═════ Fragmento del documento
No está mal escrito, pero trama y personajes me han resultado completamente inverosímiles. Un traductor jubilado cambia de señora de la limpieza y empieza una relación con ella. Algo que no cae muy bien a su hija y que provoca que tome una decisión cuestionable. Que los protagonistas se llamen Roberto y Jacinta y que esté trabajando en una nueva traducción de Romeo y Julieta no es casual.
Tiene algunas frases buenas, pero en mi humilde opinión bastantes defectos de estructura. En algunos momentos el protagonista tiene que explicar por qué hace o no hace alguna cosa, básicamente porque no resulta creíble. Personalmente el protagonista se me hizo insoportable, hasta el punto que pensé que habría un giro del guión y que los malos al final no fueran malos, pero no, todo es lo que quiere parecer, que no lo que parece.
══════════
═════ Material de estudio
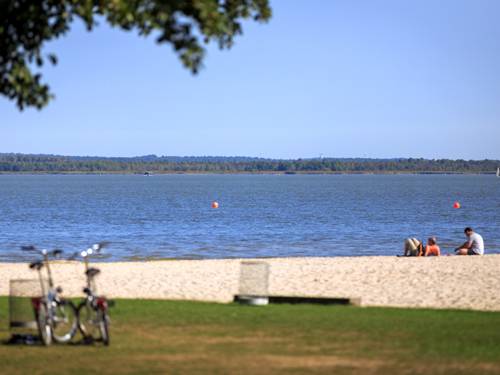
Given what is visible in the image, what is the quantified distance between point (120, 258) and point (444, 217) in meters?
42.1

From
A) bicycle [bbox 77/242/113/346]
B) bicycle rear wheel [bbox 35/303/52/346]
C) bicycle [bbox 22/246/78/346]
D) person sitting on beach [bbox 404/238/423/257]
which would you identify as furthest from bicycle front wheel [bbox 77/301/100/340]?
person sitting on beach [bbox 404/238/423/257]

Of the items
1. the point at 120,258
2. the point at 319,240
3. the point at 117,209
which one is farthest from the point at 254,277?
the point at 117,209

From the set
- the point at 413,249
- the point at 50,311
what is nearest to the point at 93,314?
the point at 50,311

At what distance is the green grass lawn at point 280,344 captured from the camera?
38.8ft

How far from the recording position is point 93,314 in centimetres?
1330

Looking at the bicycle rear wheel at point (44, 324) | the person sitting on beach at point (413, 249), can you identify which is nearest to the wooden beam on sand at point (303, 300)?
the bicycle rear wheel at point (44, 324)

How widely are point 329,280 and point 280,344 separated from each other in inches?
462

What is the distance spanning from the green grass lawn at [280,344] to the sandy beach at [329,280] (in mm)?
3322

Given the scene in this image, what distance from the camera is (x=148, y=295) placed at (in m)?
21.0

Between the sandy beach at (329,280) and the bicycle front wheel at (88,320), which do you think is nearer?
the bicycle front wheel at (88,320)

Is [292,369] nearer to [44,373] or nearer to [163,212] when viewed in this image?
[44,373]

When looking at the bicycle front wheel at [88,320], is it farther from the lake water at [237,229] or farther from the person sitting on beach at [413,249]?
the lake water at [237,229]

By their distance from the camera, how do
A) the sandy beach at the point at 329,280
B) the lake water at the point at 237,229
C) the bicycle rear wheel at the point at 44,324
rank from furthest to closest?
the lake water at the point at 237,229 < the sandy beach at the point at 329,280 < the bicycle rear wheel at the point at 44,324

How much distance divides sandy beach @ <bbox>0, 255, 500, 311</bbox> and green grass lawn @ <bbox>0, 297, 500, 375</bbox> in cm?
332
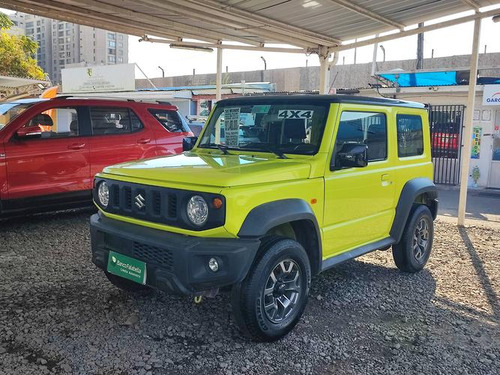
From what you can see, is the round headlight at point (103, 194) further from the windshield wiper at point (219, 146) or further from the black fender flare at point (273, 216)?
the black fender flare at point (273, 216)

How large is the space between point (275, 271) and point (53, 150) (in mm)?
4419

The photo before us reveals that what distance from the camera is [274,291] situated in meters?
3.41

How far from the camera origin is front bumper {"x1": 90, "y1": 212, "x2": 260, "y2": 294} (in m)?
2.99

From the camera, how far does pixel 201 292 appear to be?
3100 millimetres

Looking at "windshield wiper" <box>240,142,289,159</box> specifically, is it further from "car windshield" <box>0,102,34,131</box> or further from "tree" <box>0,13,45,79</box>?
"tree" <box>0,13,45,79</box>

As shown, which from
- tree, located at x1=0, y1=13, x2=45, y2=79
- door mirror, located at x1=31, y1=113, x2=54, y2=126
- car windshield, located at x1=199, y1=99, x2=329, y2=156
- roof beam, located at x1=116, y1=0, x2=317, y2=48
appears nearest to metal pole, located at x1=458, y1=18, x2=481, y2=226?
roof beam, located at x1=116, y1=0, x2=317, y2=48

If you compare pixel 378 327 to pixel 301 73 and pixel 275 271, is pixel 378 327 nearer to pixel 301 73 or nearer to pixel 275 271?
pixel 275 271

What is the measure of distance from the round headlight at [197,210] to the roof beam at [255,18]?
3.68m

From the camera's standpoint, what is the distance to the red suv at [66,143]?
6188 mm

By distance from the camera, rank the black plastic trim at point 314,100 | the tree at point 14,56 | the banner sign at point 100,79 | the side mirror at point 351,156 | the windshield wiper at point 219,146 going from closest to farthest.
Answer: the side mirror at point 351,156, the black plastic trim at point 314,100, the windshield wiper at point 219,146, the banner sign at point 100,79, the tree at point 14,56

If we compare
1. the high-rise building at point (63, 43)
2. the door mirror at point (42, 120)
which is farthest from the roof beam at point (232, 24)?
the high-rise building at point (63, 43)

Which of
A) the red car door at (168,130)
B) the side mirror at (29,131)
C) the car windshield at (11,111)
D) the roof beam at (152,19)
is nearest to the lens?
the side mirror at (29,131)

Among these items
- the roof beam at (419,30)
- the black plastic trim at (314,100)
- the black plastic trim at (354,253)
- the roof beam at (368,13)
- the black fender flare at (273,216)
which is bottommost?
the black plastic trim at (354,253)

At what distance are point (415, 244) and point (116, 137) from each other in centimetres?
464
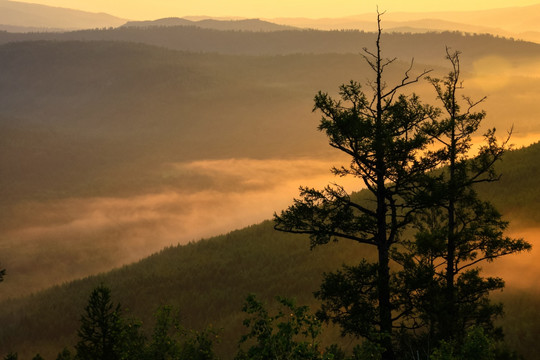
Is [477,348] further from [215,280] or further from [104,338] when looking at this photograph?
[215,280]

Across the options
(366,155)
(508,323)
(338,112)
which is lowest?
(508,323)

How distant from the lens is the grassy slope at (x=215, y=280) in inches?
2501

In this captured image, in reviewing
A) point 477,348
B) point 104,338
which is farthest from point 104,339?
point 477,348

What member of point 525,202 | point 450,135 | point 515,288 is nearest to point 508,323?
point 515,288

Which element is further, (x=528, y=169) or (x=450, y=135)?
(x=528, y=169)

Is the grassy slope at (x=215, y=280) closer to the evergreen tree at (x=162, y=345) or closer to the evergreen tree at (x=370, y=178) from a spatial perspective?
the evergreen tree at (x=162, y=345)

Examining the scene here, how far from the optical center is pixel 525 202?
192ft

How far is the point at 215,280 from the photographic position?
7662 cm

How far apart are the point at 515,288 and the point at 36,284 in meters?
159

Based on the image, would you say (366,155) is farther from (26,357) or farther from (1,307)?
(1,307)

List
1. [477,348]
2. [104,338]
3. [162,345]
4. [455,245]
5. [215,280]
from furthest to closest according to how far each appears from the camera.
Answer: [215,280] → [104,338] → [162,345] → [455,245] → [477,348]

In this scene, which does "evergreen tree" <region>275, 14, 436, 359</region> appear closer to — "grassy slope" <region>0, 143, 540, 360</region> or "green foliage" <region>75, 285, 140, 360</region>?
"green foliage" <region>75, 285, 140, 360</region>

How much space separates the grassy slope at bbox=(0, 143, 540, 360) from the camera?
2501 inches

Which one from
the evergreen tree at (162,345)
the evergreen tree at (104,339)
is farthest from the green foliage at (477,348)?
the evergreen tree at (104,339)
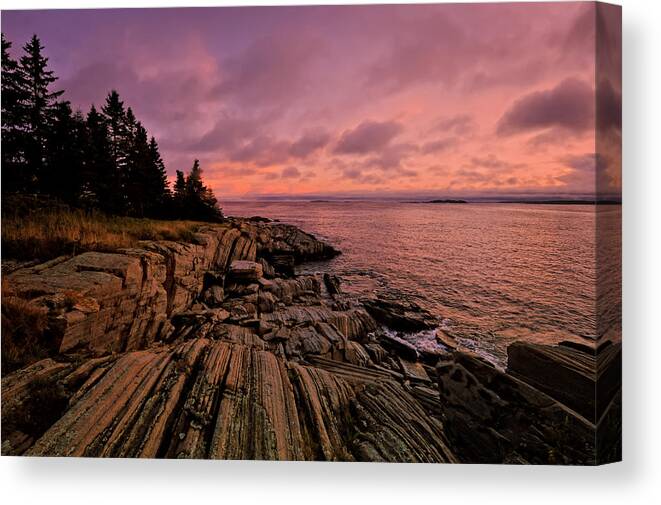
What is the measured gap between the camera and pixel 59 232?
416cm

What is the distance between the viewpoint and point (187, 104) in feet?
13.9

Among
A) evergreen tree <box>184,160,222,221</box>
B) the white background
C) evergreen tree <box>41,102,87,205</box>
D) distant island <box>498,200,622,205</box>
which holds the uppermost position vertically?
evergreen tree <box>41,102,87,205</box>

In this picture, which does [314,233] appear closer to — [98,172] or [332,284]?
[332,284]

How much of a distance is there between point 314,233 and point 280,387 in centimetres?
185

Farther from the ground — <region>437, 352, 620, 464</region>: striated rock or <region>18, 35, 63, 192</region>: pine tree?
<region>18, 35, 63, 192</region>: pine tree

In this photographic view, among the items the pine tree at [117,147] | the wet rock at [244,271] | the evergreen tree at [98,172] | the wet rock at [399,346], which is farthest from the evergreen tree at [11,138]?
the wet rock at [399,346]

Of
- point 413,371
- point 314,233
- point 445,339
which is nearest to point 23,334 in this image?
point 314,233

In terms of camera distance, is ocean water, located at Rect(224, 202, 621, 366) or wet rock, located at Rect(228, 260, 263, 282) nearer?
ocean water, located at Rect(224, 202, 621, 366)

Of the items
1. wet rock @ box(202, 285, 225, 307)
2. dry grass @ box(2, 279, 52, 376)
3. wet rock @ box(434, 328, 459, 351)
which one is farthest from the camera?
wet rock @ box(202, 285, 225, 307)

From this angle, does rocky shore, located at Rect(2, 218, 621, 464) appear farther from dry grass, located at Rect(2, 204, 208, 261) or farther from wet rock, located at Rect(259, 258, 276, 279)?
wet rock, located at Rect(259, 258, 276, 279)

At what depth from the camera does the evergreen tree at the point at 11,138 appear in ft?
13.6

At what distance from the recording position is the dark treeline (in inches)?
163

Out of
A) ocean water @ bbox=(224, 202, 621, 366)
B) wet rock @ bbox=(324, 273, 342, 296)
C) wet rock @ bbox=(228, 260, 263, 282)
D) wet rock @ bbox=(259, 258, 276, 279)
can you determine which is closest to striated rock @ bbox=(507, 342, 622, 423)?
ocean water @ bbox=(224, 202, 621, 366)

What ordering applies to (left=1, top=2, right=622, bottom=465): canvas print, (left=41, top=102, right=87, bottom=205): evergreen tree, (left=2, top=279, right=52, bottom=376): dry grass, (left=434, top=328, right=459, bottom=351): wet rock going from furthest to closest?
1. (left=41, top=102, right=87, bottom=205): evergreen tree
2. (left=434, top=328, right=459, bottom=351): wet rock
3. (left=2, top=279, right=52, bottom=376): dry grass
4. (left=1, top=2, right=622, bottom=465): canvas print
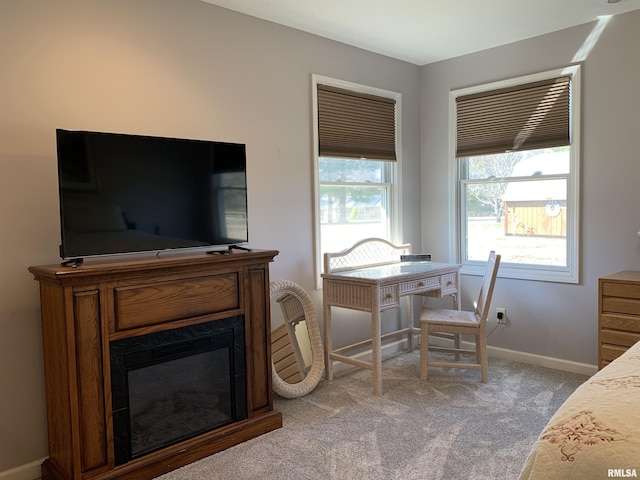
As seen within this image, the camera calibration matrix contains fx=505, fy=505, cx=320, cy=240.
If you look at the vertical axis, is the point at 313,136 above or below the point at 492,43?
below

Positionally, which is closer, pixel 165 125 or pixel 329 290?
pixel 165 125

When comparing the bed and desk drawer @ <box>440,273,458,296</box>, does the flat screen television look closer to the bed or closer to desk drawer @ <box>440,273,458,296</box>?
desk drawer @ <box>440,273,458,296</box>

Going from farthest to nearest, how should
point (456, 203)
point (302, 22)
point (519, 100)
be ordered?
point (456, 203) < point (519, 100) < point (302, 22)

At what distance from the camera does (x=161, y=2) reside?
285 centimetres

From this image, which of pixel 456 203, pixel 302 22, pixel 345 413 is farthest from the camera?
pixel 456 203

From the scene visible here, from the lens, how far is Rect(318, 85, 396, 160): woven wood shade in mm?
3758

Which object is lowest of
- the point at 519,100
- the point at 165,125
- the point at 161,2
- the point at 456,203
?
the point at 456,203

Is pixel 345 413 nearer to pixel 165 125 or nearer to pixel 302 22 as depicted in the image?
pixel 165 125

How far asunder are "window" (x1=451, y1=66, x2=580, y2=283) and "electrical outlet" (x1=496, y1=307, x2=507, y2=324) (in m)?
0.29

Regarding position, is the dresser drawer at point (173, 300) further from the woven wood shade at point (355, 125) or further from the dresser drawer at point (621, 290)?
the dresser drawer at point (621, 290)

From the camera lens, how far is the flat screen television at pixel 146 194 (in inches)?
88.2

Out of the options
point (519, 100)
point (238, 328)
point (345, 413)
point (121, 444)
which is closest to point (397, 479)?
point (345, 413)

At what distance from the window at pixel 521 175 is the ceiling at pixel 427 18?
392 mm

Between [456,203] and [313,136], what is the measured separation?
150 cm
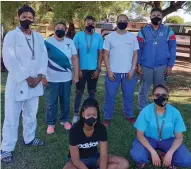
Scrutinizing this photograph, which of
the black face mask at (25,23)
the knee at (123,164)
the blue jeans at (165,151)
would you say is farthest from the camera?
the black face mask at (25,23)

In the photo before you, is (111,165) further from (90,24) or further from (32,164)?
(90,24)

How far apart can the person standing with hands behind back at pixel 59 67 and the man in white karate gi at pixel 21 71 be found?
49cm

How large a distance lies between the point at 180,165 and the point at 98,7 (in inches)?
334

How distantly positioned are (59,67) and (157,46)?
1.62 m

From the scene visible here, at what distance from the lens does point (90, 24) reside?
4.89 meters

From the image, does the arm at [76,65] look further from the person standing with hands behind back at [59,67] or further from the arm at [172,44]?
the arm at [172,44]

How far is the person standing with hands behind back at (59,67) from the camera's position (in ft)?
14.9

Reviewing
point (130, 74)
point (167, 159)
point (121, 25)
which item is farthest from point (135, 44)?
point (167, 159)

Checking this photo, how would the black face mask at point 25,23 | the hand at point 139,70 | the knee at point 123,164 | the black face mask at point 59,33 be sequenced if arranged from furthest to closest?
the hand at point 139,70 < the black face mask at point 59,33 < the black face mask at point 25,23 < the knee at point 123,164

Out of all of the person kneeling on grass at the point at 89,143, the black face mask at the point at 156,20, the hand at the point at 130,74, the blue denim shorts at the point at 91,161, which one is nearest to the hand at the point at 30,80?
the person kneeling on grass at the point at 89,143

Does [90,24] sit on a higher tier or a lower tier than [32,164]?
higher

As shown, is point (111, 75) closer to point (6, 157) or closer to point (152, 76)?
point (152, 76)

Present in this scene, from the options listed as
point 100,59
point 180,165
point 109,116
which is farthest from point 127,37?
point 180,165

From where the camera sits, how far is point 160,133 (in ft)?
12.4
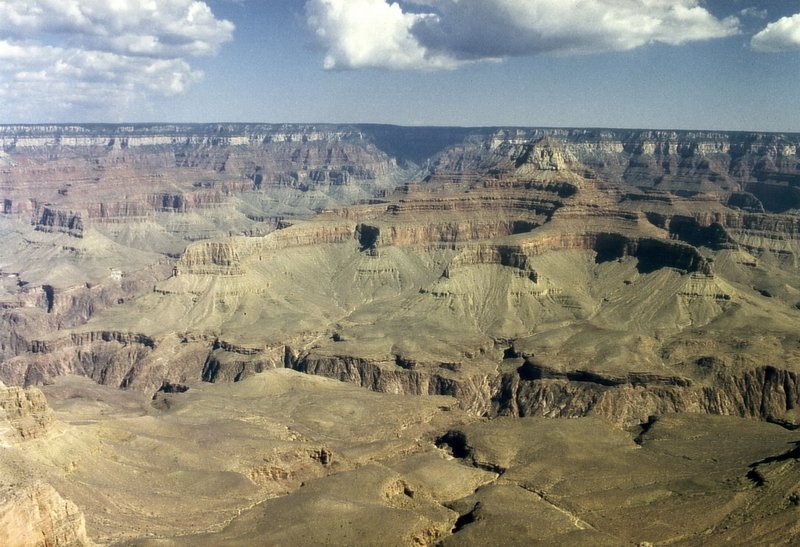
══════════
### [Consigna 1]
Resume la reseña en dos oraciones.
### [Consigna 2]
En la parte de la reseña que resume el argumento aparecen tres personajes de la trama. Enumera esos personajes tal como los describe la reseña.
### [Consigna 3]
Transcribe de la reseña el tramo que va desde "No está mal" hasta "no es casual.".
No hace falta consultar los ítems.

### [Respuesta final 1]
La reseña reconoce que la obra no está mal escrita y tiene algunas frases buenas, pero considera inverosímiles su trama y sus personajes y le atribuye bastantes defectos de estructura. Cuenta que un traductor jubilado empieza una relación con su nueva señora de la limpieza, algo que no cae bien a su hija, y afirma que el protagonista se le hizo insoportable.

### [Respuesta final 2]
- Un traductor jubilado
- La señora de la limpieza
- Su hija

### [Respuesta final 3]
No está mal escrito, pero trama y personajes me han resultado completamente inverosímiles. Un traductor jubilado cambia de señora de la limpieza y empieza una relación con ella. Algo que no cae muy bien a su hija y que provoca que tome una decisión cuestionable. Que los protagonistas se llamen Roberto y Jacinta y que esté trabajando en una nueva traducción de Romeo y Julieta no es casual.